------ THE DATA ------

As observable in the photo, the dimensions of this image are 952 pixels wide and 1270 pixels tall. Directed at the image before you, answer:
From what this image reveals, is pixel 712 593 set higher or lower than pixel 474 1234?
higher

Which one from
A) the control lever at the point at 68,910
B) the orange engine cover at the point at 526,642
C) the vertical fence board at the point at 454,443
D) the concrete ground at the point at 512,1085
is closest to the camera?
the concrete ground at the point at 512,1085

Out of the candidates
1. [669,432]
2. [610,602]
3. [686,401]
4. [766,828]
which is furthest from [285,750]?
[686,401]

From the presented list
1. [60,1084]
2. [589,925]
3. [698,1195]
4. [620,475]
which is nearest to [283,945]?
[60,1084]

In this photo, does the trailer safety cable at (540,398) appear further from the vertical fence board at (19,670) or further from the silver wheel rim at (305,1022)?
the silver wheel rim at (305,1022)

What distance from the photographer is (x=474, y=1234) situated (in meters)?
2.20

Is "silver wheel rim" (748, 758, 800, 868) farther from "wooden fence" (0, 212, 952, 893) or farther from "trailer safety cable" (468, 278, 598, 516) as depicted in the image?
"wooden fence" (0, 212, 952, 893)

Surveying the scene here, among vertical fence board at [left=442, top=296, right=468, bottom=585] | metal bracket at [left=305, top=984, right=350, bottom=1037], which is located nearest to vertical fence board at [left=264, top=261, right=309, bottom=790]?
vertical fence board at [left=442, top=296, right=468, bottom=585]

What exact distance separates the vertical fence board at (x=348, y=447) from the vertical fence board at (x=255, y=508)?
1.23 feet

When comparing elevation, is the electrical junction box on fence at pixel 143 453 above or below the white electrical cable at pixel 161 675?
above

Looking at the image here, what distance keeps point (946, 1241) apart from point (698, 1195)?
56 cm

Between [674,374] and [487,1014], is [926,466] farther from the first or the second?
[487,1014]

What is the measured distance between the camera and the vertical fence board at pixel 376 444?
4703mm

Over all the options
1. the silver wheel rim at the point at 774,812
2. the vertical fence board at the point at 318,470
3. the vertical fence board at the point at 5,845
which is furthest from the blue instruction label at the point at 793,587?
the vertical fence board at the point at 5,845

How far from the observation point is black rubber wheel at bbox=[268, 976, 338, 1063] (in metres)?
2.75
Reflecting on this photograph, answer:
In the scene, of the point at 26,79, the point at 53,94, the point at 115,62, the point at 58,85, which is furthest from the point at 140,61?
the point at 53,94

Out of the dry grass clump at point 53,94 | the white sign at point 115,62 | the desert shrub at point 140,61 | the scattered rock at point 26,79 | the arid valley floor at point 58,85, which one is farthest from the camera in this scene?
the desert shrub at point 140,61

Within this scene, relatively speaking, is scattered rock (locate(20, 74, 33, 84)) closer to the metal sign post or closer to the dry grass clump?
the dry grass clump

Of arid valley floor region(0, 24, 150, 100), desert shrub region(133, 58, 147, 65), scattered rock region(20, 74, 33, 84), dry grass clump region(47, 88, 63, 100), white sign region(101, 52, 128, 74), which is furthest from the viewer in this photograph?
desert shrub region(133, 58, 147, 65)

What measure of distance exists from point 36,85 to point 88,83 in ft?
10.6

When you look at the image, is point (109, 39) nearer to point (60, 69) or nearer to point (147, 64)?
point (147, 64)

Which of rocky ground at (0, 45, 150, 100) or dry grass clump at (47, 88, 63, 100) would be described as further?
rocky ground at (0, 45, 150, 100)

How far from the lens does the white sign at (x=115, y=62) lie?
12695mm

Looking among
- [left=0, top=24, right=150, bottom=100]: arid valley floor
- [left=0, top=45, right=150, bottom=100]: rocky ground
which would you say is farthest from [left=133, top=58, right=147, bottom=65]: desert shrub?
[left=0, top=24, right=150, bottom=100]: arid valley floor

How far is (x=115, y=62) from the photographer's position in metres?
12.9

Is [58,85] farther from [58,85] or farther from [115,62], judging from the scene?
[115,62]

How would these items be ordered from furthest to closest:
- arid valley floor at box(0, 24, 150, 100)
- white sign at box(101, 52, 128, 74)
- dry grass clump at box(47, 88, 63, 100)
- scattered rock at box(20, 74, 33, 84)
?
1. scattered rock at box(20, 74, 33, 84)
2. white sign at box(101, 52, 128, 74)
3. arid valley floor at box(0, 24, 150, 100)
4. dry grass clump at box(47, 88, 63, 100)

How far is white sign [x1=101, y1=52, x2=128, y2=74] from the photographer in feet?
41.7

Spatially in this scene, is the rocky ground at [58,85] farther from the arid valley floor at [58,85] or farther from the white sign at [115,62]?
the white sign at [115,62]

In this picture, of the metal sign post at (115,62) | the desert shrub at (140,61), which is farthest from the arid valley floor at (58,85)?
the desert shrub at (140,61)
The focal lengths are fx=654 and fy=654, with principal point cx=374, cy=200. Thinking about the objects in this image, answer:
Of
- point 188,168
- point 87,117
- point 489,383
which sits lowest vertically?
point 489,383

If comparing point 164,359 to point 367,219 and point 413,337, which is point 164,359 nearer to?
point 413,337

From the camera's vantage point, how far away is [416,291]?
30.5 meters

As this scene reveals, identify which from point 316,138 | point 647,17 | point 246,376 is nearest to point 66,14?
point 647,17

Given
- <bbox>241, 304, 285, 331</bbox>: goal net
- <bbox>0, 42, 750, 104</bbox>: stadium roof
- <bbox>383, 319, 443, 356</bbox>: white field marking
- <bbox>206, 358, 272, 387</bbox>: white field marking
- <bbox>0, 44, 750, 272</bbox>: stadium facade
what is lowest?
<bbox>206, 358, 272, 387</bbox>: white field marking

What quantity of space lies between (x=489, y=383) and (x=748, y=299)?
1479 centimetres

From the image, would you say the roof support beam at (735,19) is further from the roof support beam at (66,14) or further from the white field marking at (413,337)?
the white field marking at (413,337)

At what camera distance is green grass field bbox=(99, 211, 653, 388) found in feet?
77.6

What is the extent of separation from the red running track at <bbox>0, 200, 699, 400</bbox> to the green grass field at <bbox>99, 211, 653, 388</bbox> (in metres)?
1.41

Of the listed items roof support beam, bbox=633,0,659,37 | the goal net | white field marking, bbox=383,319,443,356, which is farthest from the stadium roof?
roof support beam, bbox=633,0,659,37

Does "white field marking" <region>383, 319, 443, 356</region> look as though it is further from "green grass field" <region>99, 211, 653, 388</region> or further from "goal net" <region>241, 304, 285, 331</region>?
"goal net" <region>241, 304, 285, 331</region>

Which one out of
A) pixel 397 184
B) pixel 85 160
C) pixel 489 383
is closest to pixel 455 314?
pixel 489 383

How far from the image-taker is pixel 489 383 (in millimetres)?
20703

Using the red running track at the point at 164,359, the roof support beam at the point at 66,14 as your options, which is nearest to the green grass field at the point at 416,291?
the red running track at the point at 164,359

------

**WORK TO COMPLETE:** Reproduce word for word the lines of the stored entries above, from the line containing "From the camera's" through the end of the stored entries.

**CORRECT ANSWER:**
From the camera's vantage point, how far away is [416,291]?
30.5 meters

As this scene reveals, identify which from point 316,138 | point 647,17 | point 246,376 is nearest to point 66,14?
point 647,17

Given
- <bbox>241, 304, 285, 331</bbox>: goal net
- <bbox>0, 42, 750, 104</bbox>: stadium roof
- <bbox>383, 319, 443, 356</bbox>: white field marking
- <bbox>206, 358, 272, 387</bbox>: white field marking
- <bbox>0, 44, 750, 272</bbox>: stadium facade
what is lowest?
<bbox>206, 358, 272, 387</bbox>: white field marking

What quantity of space lies between (x=489, y=383) and (x=748, y=299)?
1479 centimetres

From the image, would you say the roof support beam at (735,19) is further from the roof support beam at (66,14) or further from the white field marking at (413,337)?
the white field marking at (413,337)

At what camera distance is green grass field bbox=(99, 211, 653, 388) found in feet?
77.6

What is the extent of separation from the red running track at <bbox>0, 200, 699, 400</bbox> to the green grass field at <bbox>99, 211, 653, 388</bbox> (in metres)?
1.41

Of the listed items roof support beam, bbox=633,0,659,37 | the goal net | white field marking, bbox=383,319,443,356, which is farthest from the stadium roof?
roof support beam, bbox=633,0,659,37

Does "white field marking" <region>383, 319, 443, 356</region> look as though it is further from "green grass field" <region>99, 211, 653, 388</region> or further from "goal net" <region>241, 304, 285, 331</region>?
"goal net" <region>241, 304, 285, 331</region>

Which one out of
A) pixel 397 184
B) pixel 85 160
C) pixel 489 383
is closest to pixel 455 314?
pixel 489 383

How far from the image-taker is pixel 489 383 (in millimetres)?
20703

Using the red running track at the point at 164,359, the roof support beam at the point at 66,14 as your options, which is nearest to the green grass field at the point at 416,291?
the red running track at the point at 164,359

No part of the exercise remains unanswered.